New Hampshire investigating anti-Romney calls
BOSTON (Reuters) - The New Hampshire attorney general's office said on Friday it was investigating suspicious telephone calls to voters highlighting Republican presidential hopeful Mitt Romney's Mormon faith in an apparent effort to erode his support.
Romney denounced the calls -- part of a tactic known as "push polling" -- as "un-American." Similar phone calls were also reported in Iowa.
In push polls, callers pretend to be conducting public opinion surveys and then provide negative information about a candidate.
Iowa and New Hampshire traditionally holds the country's first presidential nominating votes, and success there can help candidates build momentum in the White House race.
Rival Republican candidate, Arizona Sen. John McCain, notified New Hampshire officials of the calls. McCain was the victim of similar negative tactics in South Carolina's presidential primary in 2000.
"We received a complaint from the McCain campaign this afternoon and we are conducting an inquiry at this juncture to ascertain as to the veracity of the allegations," said Jim Kennedy, assistant attorney general in a telephone interview, adding that the probe would take some time.
A state legislator in Iowa, Ralph Watts, said he received a call and was asked whether he would be more or less likely to vote for Romney because he is a Mormon. The caller did not identify on whose behalf he was calling.
Watts said the last half of the call included questions about McCain showing him in a positive light as a former prisoner of war in Vietnam. But Watts said he did some checking and "I'm convinced John McCain had nothing to do with it."
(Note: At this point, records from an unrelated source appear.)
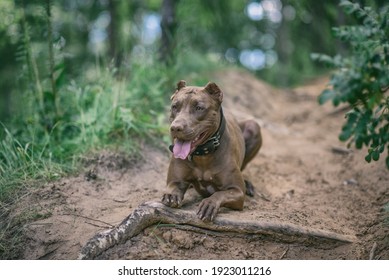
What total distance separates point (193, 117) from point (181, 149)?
32 centimetres

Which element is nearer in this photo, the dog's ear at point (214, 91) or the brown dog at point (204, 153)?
the brown dog at point (204, 153)

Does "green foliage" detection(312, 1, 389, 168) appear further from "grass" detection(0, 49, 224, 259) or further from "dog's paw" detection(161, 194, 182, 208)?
"grass" detection(0, 49, 224, 259)

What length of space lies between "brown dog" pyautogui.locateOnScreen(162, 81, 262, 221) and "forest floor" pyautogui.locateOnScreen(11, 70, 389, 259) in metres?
0.19

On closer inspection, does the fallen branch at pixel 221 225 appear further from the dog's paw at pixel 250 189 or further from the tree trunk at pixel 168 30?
the tree trunk at pixel 168 30

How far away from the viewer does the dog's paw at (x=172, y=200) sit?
157 inches

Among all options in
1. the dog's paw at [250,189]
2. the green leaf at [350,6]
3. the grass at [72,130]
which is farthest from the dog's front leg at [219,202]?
the green leaf at [350,6]

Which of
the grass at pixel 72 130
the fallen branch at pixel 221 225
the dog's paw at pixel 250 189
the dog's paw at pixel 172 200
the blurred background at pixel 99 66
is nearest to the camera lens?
the fallen branch at pixel 221 225

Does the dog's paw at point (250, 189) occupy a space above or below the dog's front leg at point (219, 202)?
below

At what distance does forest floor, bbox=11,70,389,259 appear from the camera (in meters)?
3.80

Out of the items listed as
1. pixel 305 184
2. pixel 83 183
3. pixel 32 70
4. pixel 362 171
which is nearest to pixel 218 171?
pixel 83 183

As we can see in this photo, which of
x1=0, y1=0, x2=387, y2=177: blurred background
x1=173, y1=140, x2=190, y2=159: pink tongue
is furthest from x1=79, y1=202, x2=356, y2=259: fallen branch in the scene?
x1=0, y1=0, x2=387, y2=177: blurred background

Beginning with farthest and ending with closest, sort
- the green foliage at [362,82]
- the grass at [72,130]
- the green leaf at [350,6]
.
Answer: the grass at [72,130], the green leaf at [350,6], the green foliage at [362,82]
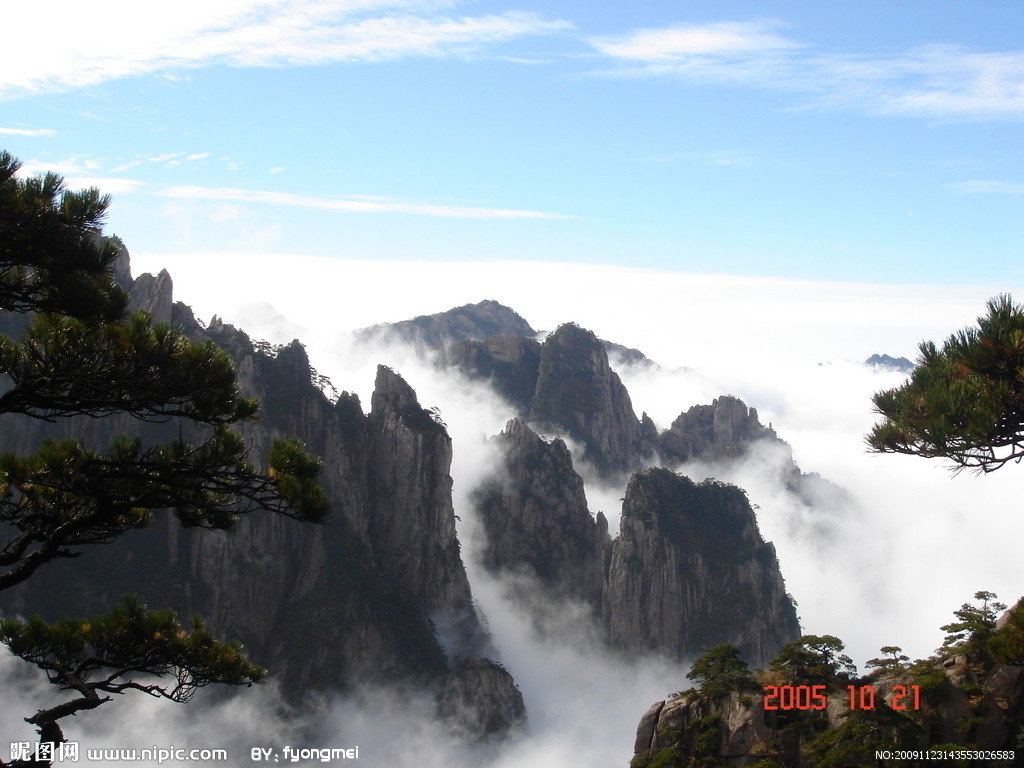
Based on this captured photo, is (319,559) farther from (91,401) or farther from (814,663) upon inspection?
(91,401)

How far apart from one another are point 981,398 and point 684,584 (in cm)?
9335

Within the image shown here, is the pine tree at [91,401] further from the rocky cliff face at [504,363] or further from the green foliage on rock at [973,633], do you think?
the rocky cliff face at [504,363]

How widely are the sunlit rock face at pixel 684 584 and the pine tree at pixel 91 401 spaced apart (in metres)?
91.2

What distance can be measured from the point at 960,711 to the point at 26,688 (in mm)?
70465

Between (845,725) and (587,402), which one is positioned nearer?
(845,725)

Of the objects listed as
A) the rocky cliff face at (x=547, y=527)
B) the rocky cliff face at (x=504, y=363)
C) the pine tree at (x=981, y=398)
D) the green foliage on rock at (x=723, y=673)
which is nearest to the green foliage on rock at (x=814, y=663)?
the green foliage on rock at (x=723, y=673)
Push polling carries a civil penalty of up to $1,000 in New Hampshire and can be prosecuted as a felony if carried out by a corporate entity, Kennedy said.
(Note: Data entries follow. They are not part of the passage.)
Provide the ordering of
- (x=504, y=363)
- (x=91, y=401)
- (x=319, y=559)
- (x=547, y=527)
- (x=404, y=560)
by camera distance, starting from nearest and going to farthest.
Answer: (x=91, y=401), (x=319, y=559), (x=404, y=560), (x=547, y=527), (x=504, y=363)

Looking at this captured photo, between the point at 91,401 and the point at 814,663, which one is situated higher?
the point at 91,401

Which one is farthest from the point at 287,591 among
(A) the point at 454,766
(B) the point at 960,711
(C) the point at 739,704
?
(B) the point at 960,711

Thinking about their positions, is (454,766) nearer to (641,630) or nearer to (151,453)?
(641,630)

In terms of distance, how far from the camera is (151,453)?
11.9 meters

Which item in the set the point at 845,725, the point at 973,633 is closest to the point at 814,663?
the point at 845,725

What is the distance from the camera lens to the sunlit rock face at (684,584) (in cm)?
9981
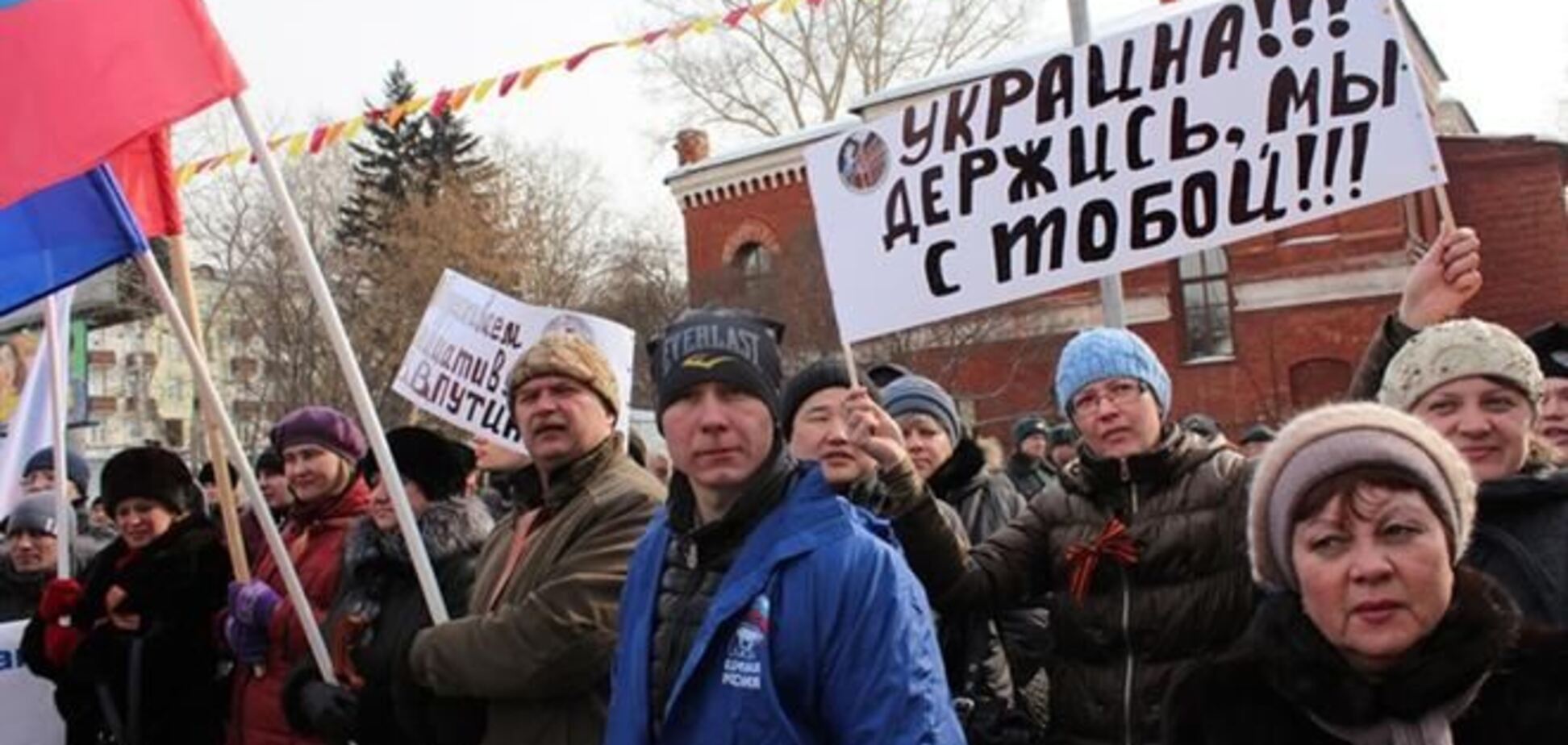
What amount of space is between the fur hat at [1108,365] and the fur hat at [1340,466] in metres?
1.17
McCain called on other candidates and their supporters to repudiate the attacks and "join me in pledging not to engage in such despicable tactics."
"I am outraged by the cowardly telephone calls that hide behind my name in an effort to disparage one candidate and advance the candidacy of another," he said in a statement.
The campaigns of Republicans Rudy Giuliani and Fred Thompson also rejected the tactics.
"There is no room for this sort of thing in politics," said Giuliani spokeswoman Katie Levinson. Thompson spokesman Todd Harris called it "smut" and "robo-dial bigotry."
If elected, Romney would be the country's first Mormon president. Mormon leaders have spent decades countering critics who dismiss the faith as a cult and a threat to Christianity.
In an interview on CNBC, former Massachusetts Gov. Romney denounced the campaign. He noted that Americans would be celebrating the Thanksgiving holiday, marking the founding of a nation based on religious freedom, next week.
"People came here to seek religious freedom. And on this week of all weeks for a campaign or supporters of a campaign to be launching attacks on another candidate because of his religion, it's as un-American as I can imagine," Romney said.
The Church of Jesus Christ of Latter-day Saints, as the sect based in Salt Lake City, Utah, is formally known, is the fourth-largest U.S. religion and one of the richest, with 12.9 million members globally.